Your objective:
Reproduce the passage below about Dunstan Ramsey and his interest in the lives of saints word for word, in full.

Document text:
--------------------------------
Dunstan Ramsey spends a large amount of his life chasing after the stories of obscure saints in Europe. For a man who is not even a Catholic, and who has an abhorrence of religion from his childhood experiences of Calvinism, the devotion of a life to this pursuit seems odd. But Dunstan has several particular reasons for his interest in hagiography (the lives of saints).
When Dunstan was in the first World War, he was saved, he believes, by a vision of the Virgin Mary. He was heralded as a hero, because he had performed a heroic act in which he almost certainly should have died. He did lose a leg, and had withered arm his whole life afterwards, but he did survive; and he did not attribute this to luck, but to divine intervention. That this didn't create in Dunstan a profound conversion to a faith is also somewhat odd -- he remains a kind of believer, but a questing, questioning one, rather than a churchgoer.
--------------------------------
Collected material:

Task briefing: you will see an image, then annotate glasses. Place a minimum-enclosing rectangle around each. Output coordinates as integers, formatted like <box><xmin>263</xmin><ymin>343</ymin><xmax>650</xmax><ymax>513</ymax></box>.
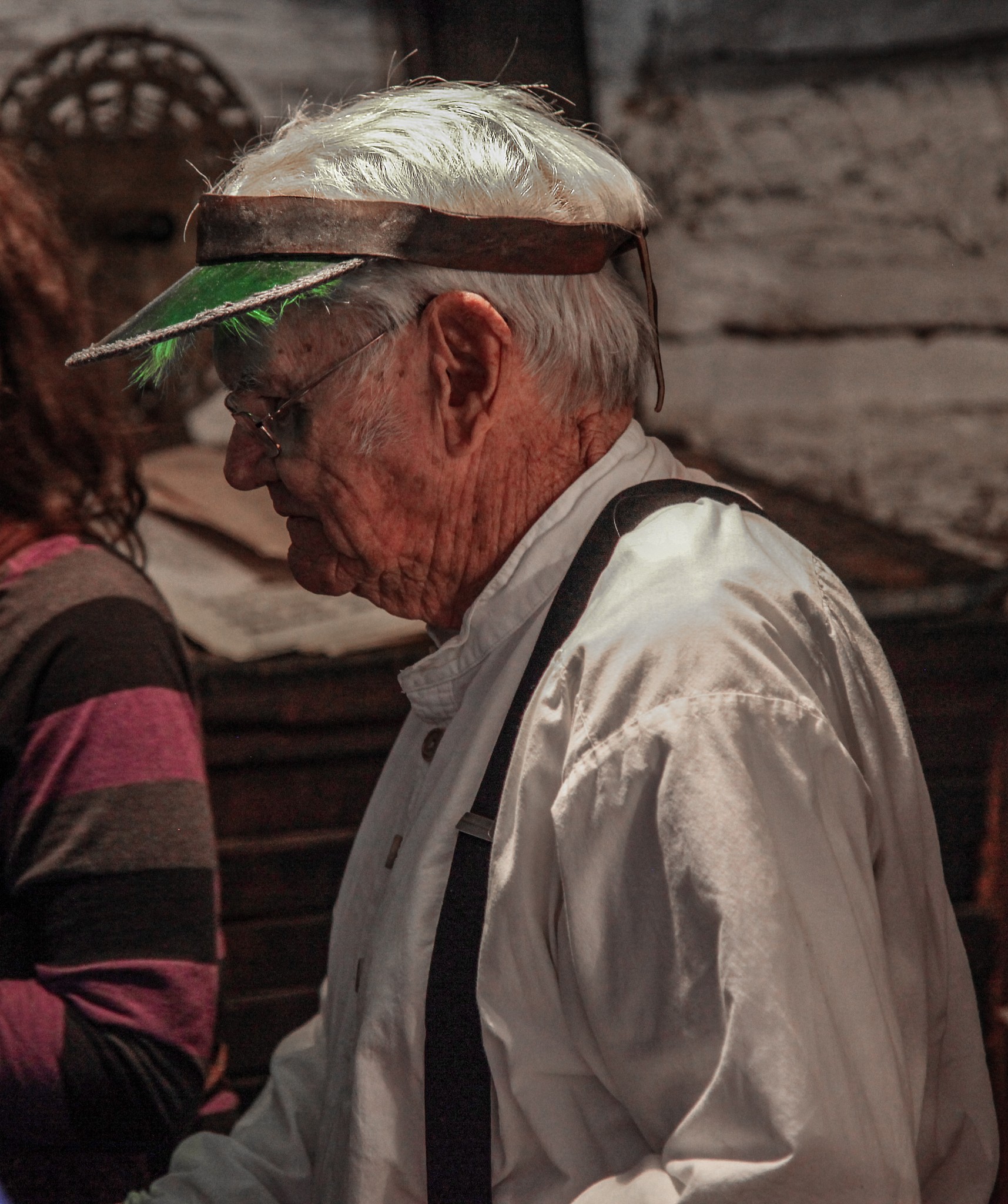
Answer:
--------------------------------
Result:
Dunstan Ramsey spends a large amount of his life chasing after the stories of obscure saints in Europe. For a man who is not even a Catholic, and who has an abhorrence of religion from his childhood experiences of Calvinism, the devotion of a life to this pursuit seems odd. But Dunstan has several particular reasons for his interest in hagiography (the lives of saints).
When Dunstan was in the first World War, he was saved, he believes, by a vision of the Virgin Mary. He was heralded as a hero, because he had performed a heroic act in which he almost certainly should have died. He did lose a leg, and had withered arm his whole life afterwards, but he did survive; and he did not attribute this to luck, but to divine intervention. That this didn't create in Dunstan a profound conversion to a faith is also somewhat odd -- he remains a kind of believer, but a questing, questioning one, rather than a churchgoer.